**Task prompt:** Set every entry down again, unchanged, picture-free.

**Supplied material:**
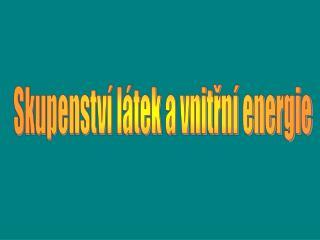 Skupenství látek a vnitřní energie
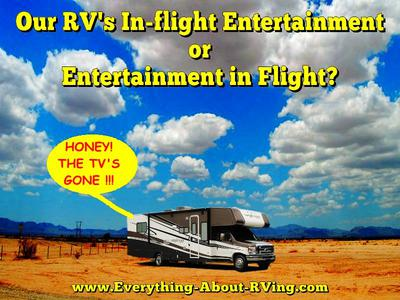 Our RV's In-flight Entertainment or Entertainment in Flight?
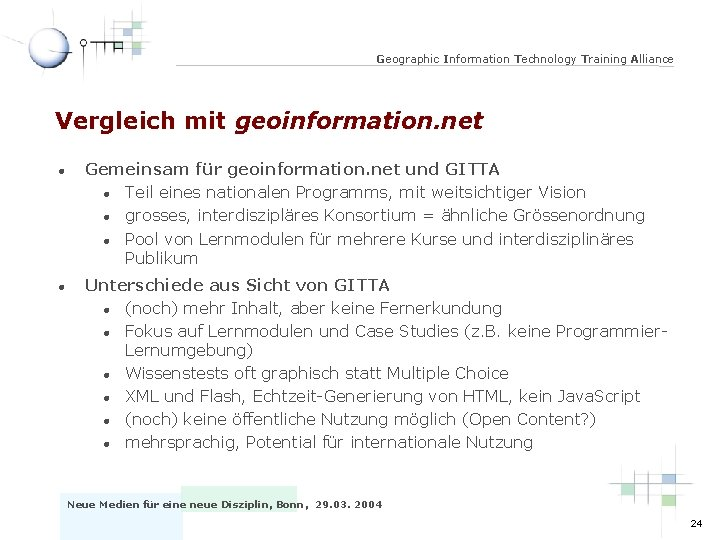 Geographic Information Technology Training Alliance Vergleich mit geoinformation. net l l Gemeinsam für geoinformation.
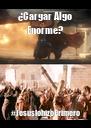 ¿Cargar Algo Enorme? #JesúslohizoPrimero - Personalised Poster A4 size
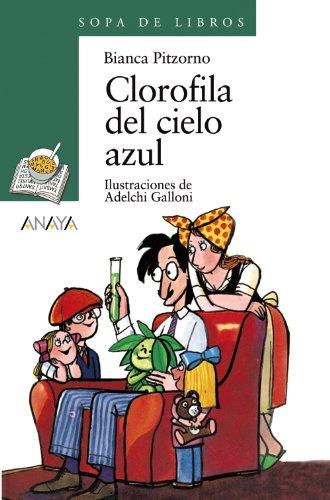 9788420790077: Clorofila del cielo azul / Chlorophyll from Blue Skies (Cuentos, Mitos Y Libros-Regalo) (Spanish Edition)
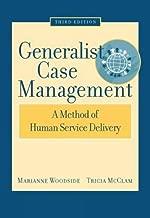 Generalist Case Management: A Method of Human Service Delivery (SAB 125 Substance Abuse Case Management)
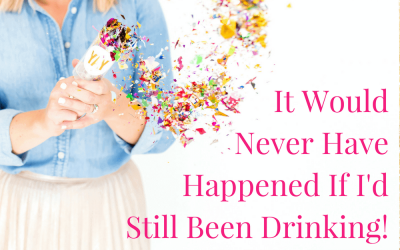 """It Would Never Have Happened If I'd Still Been Drinking"""
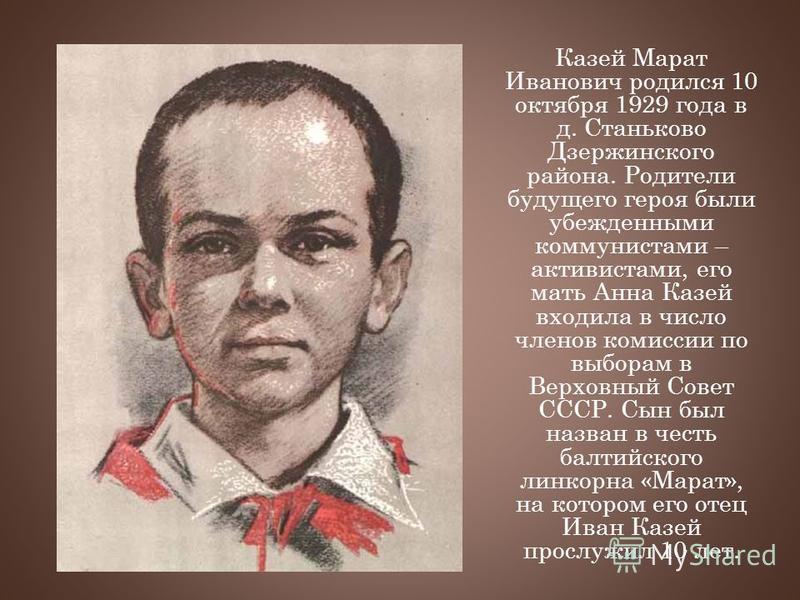 Казей Марат Иванович родился 10 октября 1929 года в д. Станьково Дзержинского района. Родители будущего героя были убежденными коммунистами – активистами, его мать Анна Казей входила в число членов комиссии по выборам в Верховный Совет СССР. Сын был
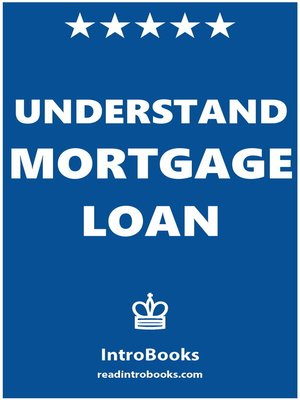 cover image of Understand Mortgage Loan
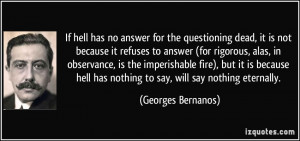 if hell has no answer for the questioning dead it is not because it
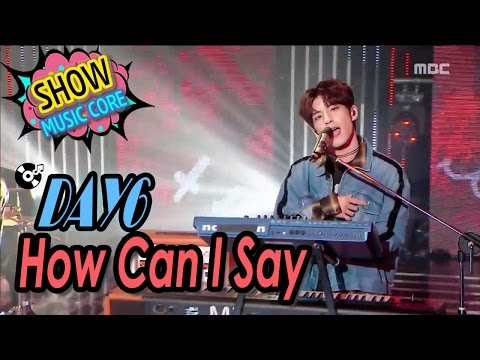 [HOT] DAY6 - How Can I Say, 데이식스 - 어떻게 말해 Show Music core 20170318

**Solution:**
 Skupenství látek a vnitřní energie
 Our RV's In-flight Entertainment or Entertainment in Flight?
 Geographic Information Technology Training Alliance Vergleich mit geoinformation. net l l Gemeinsam für geoinformation.
 ¿Cargar Algo Enorme? #JesúslohizoPrimero - Personalised Poster A4 size
 9788420790077: Clorofila del cielo azul / Chlorophyll from Blue Skies (Cuentos, Mitos Y Libros-Regalo) (Spanish Edition)
 Generalist Case Management: A Method of Human Service Delivery (SAB 125 Substance Abuse Case Management)
 """It Would Never Have Happened If I'd Still Been Drinking"""
 Казей Марат Иванович родился 10 октября 1929 года в д. Станьково Дзержинского района. Родители будущего героя были убежденными коммунистами – активистами, его мать Анна Казей входила в число членов комиссии по выборам в Верховный Совет СССР. Сын был
 cover image of Understand Mortgage Loan
 if hell has no answer for the questioning dead it is not because it
 [HOT] DAY6 - How Can I Say, 데이식스 - 어떻게 말해 Show Music core 20170318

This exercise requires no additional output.